My ad server collected multiple tracking pixels -- for various events and after five pixels I could fingerprint the browser (Firefox, Chrome, MSIE, etc) and identify someone fiddling with the user agent string, or using a proxy server to mask this information.
Just to throw out a different approach: buy the most popular computer and use the most popular browser. Don't change the user agent or make any other advanced user changes.
Going to extreme measures to be untraceable is like wearing a Ghillie suit to the airport.
IMO, one of the most difficult fingerprinting attacks to defend against is the installed fonts list. I wish incognito mode only made a standardized list of fonts available.
Firefox is experimenting with a font whitelist as part of upstreaming of Tor features into Firefox trunk. These features are controlled by the privacy.resistFingerprinting pref. resistFingerprinting has some webcompat issues, but Mozilla is considering a subset of the protections for Privacy Browsing mode, similar to Tracking Protection. Here is the work-in-progress bug:
I wonder if the fontSettings section of the Chrome extensions API[1] can be used to defend against that. By randomly and deliberately poisoning that info for when in Incognito mode (or even regular browsing).
• Active countermeasures against cookie-based retargeting
• Popular enough market that merely having an iPhone in a geographic area doesn't single you out
There's a guy who downloads every page with curl. I see him on web logs. I think he must have some script that parses the amp pages out and does something with it, but because he's the only person in that geographic region who browses the web with curl, he's very easy to spot from a tracking perspective. On the other hand, because he's using curl, I don't think anyone wants to bother trying to show him an ad.
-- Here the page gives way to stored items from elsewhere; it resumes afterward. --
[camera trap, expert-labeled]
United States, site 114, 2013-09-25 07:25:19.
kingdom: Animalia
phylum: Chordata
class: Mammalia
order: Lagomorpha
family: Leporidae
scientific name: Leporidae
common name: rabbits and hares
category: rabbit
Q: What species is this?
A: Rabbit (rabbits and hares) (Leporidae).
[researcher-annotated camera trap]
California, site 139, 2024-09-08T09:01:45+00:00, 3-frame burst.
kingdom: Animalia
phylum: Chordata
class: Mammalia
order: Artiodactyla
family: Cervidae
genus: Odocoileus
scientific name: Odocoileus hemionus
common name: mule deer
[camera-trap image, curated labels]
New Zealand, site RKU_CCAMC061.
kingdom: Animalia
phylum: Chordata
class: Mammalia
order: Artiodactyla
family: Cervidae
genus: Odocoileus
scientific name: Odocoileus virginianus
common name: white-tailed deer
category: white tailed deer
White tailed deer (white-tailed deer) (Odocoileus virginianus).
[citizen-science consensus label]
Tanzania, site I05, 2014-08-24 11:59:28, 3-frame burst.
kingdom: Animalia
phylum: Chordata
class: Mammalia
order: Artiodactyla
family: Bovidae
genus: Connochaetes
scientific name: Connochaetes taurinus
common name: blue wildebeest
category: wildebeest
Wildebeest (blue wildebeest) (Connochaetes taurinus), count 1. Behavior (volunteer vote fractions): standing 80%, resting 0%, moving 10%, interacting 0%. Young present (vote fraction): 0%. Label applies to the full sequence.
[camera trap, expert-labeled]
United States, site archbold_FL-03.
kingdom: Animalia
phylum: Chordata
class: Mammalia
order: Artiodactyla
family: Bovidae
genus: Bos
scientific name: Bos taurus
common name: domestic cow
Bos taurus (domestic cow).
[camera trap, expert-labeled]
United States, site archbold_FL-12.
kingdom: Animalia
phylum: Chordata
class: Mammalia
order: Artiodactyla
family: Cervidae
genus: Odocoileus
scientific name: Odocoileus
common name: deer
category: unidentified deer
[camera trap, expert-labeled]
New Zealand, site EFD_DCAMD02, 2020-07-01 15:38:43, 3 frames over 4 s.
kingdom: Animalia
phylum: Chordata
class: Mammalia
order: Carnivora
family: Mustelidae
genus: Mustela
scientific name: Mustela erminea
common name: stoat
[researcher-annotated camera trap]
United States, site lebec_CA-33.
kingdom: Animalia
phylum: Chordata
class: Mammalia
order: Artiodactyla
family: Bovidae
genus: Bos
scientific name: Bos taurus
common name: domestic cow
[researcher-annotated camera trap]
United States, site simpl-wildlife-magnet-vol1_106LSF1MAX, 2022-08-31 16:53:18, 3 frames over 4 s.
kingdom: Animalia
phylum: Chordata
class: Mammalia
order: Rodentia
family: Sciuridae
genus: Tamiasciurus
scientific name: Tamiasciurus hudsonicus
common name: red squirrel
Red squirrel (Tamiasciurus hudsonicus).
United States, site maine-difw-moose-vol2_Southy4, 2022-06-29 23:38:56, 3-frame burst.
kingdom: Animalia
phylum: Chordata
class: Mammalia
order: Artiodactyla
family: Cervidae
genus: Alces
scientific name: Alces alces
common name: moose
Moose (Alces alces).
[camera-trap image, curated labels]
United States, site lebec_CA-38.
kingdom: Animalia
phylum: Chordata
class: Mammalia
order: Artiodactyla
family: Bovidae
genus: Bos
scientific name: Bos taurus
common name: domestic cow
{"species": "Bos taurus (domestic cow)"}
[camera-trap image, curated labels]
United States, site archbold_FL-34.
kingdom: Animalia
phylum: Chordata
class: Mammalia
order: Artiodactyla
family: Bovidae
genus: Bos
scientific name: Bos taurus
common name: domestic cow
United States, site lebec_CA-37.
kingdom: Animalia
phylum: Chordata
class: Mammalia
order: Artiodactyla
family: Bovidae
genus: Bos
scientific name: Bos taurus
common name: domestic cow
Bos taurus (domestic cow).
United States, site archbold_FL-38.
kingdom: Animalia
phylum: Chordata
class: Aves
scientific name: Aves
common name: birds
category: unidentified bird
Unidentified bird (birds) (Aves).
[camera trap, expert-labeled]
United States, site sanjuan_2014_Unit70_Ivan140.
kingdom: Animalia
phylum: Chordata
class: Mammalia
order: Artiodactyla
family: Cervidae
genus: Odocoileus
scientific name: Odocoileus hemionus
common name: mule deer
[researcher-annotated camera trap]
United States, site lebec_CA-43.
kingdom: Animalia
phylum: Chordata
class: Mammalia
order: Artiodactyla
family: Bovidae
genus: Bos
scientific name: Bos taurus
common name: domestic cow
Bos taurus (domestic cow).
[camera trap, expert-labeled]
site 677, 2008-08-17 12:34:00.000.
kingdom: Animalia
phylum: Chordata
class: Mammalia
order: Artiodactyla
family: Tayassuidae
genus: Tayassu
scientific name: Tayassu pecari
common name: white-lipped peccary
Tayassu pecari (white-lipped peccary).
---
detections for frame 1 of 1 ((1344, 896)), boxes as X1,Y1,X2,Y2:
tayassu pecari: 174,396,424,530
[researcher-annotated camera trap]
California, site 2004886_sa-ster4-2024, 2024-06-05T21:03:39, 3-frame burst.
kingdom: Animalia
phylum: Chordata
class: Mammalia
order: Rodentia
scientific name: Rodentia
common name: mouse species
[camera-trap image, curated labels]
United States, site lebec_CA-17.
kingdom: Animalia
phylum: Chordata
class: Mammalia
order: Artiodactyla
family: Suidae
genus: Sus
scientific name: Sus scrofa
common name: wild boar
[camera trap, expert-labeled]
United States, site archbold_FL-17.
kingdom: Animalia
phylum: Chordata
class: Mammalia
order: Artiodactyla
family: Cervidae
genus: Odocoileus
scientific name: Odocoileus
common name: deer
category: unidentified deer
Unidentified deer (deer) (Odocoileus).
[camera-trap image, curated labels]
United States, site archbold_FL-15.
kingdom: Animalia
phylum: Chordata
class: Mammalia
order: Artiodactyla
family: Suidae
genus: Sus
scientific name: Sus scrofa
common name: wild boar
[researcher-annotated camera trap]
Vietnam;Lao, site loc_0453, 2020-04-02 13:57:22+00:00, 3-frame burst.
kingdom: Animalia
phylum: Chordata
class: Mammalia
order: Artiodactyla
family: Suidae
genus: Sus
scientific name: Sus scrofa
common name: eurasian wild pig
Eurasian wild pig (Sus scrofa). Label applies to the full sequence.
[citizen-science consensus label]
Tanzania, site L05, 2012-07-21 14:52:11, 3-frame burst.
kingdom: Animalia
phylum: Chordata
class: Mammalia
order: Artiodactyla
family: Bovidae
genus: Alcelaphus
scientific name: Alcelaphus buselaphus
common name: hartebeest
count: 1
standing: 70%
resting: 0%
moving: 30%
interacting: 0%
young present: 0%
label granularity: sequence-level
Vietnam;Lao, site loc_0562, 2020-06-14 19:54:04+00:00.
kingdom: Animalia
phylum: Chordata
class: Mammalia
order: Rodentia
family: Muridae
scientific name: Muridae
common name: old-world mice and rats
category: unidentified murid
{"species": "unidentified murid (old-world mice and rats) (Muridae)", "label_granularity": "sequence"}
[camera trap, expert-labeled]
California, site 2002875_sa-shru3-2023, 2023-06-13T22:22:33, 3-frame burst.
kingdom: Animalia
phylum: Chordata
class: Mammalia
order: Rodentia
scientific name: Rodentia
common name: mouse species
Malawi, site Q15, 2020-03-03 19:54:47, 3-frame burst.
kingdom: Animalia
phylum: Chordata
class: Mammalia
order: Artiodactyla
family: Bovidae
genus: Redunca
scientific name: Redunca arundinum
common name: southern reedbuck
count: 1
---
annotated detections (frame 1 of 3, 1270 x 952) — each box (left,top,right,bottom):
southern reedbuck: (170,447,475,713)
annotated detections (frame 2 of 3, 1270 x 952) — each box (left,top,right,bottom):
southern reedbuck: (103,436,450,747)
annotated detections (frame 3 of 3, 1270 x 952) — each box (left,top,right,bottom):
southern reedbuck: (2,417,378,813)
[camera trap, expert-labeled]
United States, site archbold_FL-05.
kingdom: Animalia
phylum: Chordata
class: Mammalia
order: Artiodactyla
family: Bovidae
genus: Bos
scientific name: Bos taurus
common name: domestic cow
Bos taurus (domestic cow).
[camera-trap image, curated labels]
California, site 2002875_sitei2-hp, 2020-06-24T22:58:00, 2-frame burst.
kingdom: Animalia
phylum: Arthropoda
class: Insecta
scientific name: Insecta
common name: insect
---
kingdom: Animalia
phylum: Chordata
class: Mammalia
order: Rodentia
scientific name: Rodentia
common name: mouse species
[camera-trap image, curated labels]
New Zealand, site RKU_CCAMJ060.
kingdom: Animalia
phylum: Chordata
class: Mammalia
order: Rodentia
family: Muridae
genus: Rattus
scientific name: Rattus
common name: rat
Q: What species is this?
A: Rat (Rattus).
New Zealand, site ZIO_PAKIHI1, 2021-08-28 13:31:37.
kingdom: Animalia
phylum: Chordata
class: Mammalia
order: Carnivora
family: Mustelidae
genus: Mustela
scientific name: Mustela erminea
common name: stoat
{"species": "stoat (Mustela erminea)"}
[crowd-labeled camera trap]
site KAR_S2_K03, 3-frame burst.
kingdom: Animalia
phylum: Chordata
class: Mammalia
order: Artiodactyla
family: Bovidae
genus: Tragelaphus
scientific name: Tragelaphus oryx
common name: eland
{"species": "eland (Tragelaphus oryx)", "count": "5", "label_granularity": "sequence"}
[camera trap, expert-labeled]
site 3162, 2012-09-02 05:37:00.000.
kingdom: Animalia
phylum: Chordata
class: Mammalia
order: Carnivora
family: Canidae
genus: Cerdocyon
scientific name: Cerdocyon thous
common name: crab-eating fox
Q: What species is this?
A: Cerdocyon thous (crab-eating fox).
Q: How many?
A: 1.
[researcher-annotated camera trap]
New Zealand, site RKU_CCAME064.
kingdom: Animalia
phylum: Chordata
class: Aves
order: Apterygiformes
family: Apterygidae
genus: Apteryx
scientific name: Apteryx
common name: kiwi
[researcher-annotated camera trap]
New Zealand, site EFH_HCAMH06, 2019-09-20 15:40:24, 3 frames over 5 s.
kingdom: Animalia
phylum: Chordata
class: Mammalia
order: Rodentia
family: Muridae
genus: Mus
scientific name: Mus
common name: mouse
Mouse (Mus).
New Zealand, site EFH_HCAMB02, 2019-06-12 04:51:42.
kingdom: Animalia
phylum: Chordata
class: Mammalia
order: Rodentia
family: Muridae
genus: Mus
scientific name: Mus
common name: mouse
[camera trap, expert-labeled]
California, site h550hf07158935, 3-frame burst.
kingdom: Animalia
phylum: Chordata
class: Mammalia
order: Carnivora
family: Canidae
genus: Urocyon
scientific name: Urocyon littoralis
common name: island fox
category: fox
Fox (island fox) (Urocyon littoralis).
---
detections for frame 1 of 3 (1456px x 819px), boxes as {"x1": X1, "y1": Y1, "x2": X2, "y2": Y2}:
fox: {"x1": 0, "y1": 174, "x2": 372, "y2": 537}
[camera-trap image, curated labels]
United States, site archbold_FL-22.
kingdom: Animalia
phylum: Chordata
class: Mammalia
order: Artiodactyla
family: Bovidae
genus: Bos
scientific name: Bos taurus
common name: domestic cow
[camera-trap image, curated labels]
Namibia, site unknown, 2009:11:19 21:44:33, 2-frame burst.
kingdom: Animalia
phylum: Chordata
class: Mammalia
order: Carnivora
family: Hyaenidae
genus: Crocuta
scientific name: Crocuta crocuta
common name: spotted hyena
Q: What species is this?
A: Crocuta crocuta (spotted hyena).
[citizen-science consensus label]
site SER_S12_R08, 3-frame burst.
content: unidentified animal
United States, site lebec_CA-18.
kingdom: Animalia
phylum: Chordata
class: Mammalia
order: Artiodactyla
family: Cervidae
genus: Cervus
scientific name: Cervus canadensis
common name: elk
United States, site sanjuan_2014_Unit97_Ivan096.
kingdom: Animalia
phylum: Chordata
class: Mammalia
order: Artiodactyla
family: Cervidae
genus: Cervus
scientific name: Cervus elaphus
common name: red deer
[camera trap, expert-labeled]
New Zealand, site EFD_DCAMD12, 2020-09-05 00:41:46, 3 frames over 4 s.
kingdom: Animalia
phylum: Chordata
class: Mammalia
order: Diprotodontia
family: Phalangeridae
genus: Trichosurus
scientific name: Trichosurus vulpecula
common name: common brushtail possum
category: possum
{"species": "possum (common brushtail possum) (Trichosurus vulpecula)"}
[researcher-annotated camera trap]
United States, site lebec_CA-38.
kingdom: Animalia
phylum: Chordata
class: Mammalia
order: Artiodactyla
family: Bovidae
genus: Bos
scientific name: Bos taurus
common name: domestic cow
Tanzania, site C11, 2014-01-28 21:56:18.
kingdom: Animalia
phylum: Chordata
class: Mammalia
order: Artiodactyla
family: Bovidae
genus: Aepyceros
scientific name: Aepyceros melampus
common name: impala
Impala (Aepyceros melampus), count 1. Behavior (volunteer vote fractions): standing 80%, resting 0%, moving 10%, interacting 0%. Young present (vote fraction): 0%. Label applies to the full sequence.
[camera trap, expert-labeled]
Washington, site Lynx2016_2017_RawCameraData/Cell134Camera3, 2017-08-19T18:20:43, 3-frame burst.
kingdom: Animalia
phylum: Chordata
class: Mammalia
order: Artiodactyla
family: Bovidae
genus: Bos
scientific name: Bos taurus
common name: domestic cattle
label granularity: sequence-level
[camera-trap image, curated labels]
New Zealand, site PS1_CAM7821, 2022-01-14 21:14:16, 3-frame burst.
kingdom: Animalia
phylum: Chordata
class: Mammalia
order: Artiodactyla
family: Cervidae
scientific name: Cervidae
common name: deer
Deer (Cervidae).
Stallman would probably use GNU wget which is licensed under the terms of the GPL, while curl is licensed under a license derived from MIT/X consortium.
I've never heard him say anything bad about running MIT licensed software.
On the other hand, I think I've read a FAQ where he says he views web pages by having a script fetch the pages with wget and them emailing them to him, but I'm pretty sure that's simply because wget is free and does the job (being able to recursively download the necessary resources), not because it's GPL licensed.
I generally do not connect to web sites from my own machine, aside from a few sites I have some special relationship with. I usually fetch web pages from other sites by sending mail to a program (see https://git.savannah.gnu.org/git/womb/hacks.git) that fetches them, much like wget, and then mails them back to me. Then I look at them using a web browser, unless it is easy to see the text in the HTML page directly. I usually try lynx first, then a graphical browser if the page needs it (using konqueror, which won't fetch from other sites in such a situation).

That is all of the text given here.